Les propriétaires vont bientôt pouvoir faire les gendarmes. Un amendement adopté fin novembre par l’Assemblée nationale les autorisera à résilier purement et simplement le bail des locataires ayant fait l'objet de condamnations pour trafic ou usage de stupéfiants. Concrètement, les dealers et les consommateurs de cannabis ou de cocaïne sanctionnés devant le tribunal correctionnel à la suite d'une interpellation pourront être expulsés. Cette mesure vise tous les occupants du logement, même ceux qui n'ont rien à se reprocher. Et son champ d'application est large puisqu'elle concerne non seulement le logement loué, mais également "l'immeuble ou le groupe d'immeubles" dans lequel les faits se sont déroulés.

Une nouvelle disposition qui surprend peu les juristes. "Les bailleurs avaient déjà la possibilité d'expulser leurs locataires pour ces faits en prouvant l'existence de troubles de voisinage, mais cette fois, ils peuvent le faire automatiquement en cas de condamnation", explique Maître Nathalie Roze, avocate en droit pénal et droit immobilier. "C'est une double peine pour ces locataires dont la sanction pénale peut être lourde pour ce type de condamnation, car le spectre d'une possible résiliation de bail pèse sur eux une fois que leur peine est purgée", ajoute la spécialiste. "En fait, le législateur s'est rendu compte qu'il y avait dans certains cas des récidives et que le trafic pouvait reprendre avec de nouvelles interpellations à la clé", poursuit-t-elle.

Le trafic de stupéfiants constitue, avec les dégradations et les incivilités, l’une des causes majeures des problèmes de troubles de voisinage que subissent les locataires. "Les bailleurs se trouvent souvent démunis pour agir à l’encontre de ces fauteurs de troubles et les locataires en place ne comprennent pas l’inaction du bailleur. C’est pourquoi, il est proposé que les bailleurs puissent arguer de la condamnation pour trafic de produits stupéfiants des auteurs des troubles comme motif de résiliation du contrat de location", soulignent les auteurs de cet amendement accueilli avec réserve.

Un signal clair aux bailleurs et aux trafiquants de drogue

Dans un communiqué publié la semaine dernière, l’association Droit au logement (DAL) a fait part de sa très vive inquiétude, notamment pour les ménages "qui subiront de plein fouet la sanction de l’expulsion (…), sans même savoir qu’un des occupants a été condamné!". La fédération dénonce également le "caractère disproportionné" de cette disposition, qui est donc "contraire à des principes fondamentaux du droit, car elle s’appliquerait à des innocents, hors l’autorité du juge". La DAL s’indigne aussi du fait que l’expulsion peut être laissée à l’appréciation d’un bailleur privé ou social, "dans le contexte de crise du logement que nous traversons".

De son côté, le syndicat de la magistrature pointe du doigt le pouvoir quasi-répressif donné au bailleur. "C'est même contraire au droit au logement et à la constitution", pense sa secrétaire nationale Mathilde Zylberberg, dont les propos sont rapportés par Le Figaro.
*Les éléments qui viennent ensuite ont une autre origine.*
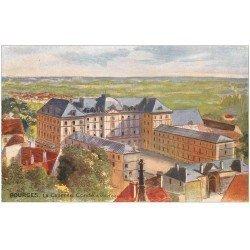 """carte postale ancienne 18 BOURGES. La Caserne Condé. Edition """""""" Tuck """""""""""
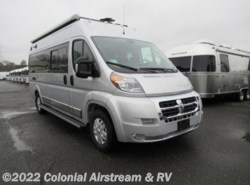 New 2018 Winnebago Travato 59G available in Lakewood, New Jersey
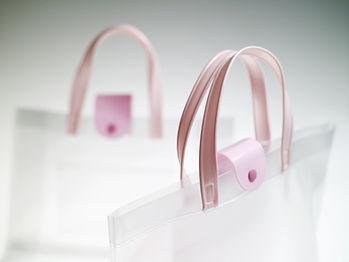 ビニールバッグ/シースルーバッグのOEM製造、オーダーメイド
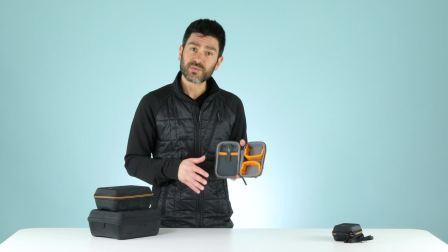 乐摄宝Hardside系列硬壳便携相机包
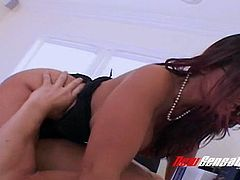 Four eyed super hot brunette Ava Lauren goes wild while riding strong cock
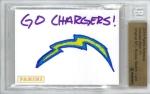Panini America 2013 NFL Sketch Card Keenan Allen 1a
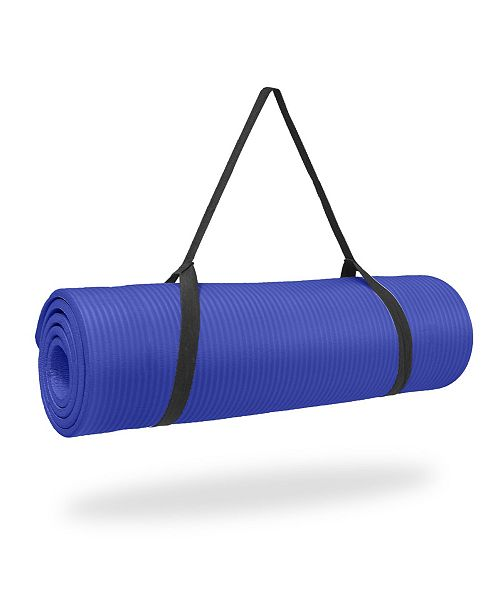 """Pure Fitness 0.5"""" Thick NBR Exercise Mat with Strap"""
La députée socialiste de Paris Annick Lepetit, cosignataire de l'amendement, estime quant à elle qu'avec ce texte qui "permettrait de simplifier les démarches" et "inciterait" les bailleurs à agir, un signal clair est envoyé aux bailleurs et aux trafiquants de drogue "qui pourrissent la vie de certains immeubles", peut-on lire dans le quotidien.
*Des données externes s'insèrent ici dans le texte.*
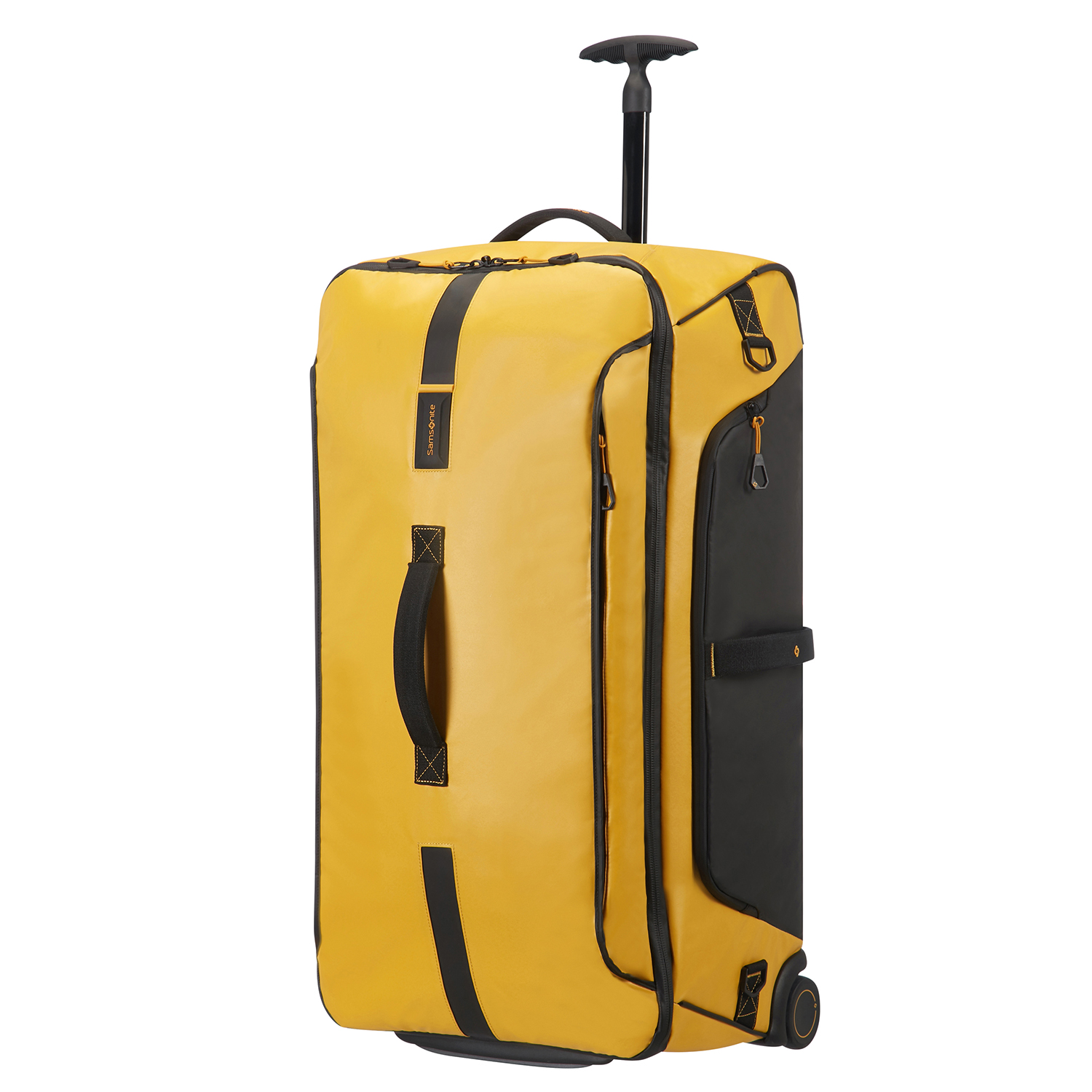 PARADIVER LIGHT-DUFFLE/WH 79/29 S01N-010-SF000*06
Reste que les "petits" consommateurs échappent donc aux mailles du filet, si ces derniers n'ont jamais eu affaire à la justice. Cette mesure risque en tout cas de concerner beaucoup de monde, dans un pays qui compte plus de 5 millions de consommateurs réguliers de stupéfiants, selon la dernière édition de l’Observatoire français des drogues et des toxicomanies (OFDT). Par ailleurs, 56.700 condamnations pour une infraction à la législation sur les stupéfiants, dont 82% pour usage illicite et détention, ont été recensées l’an passé dans l’Hexagone.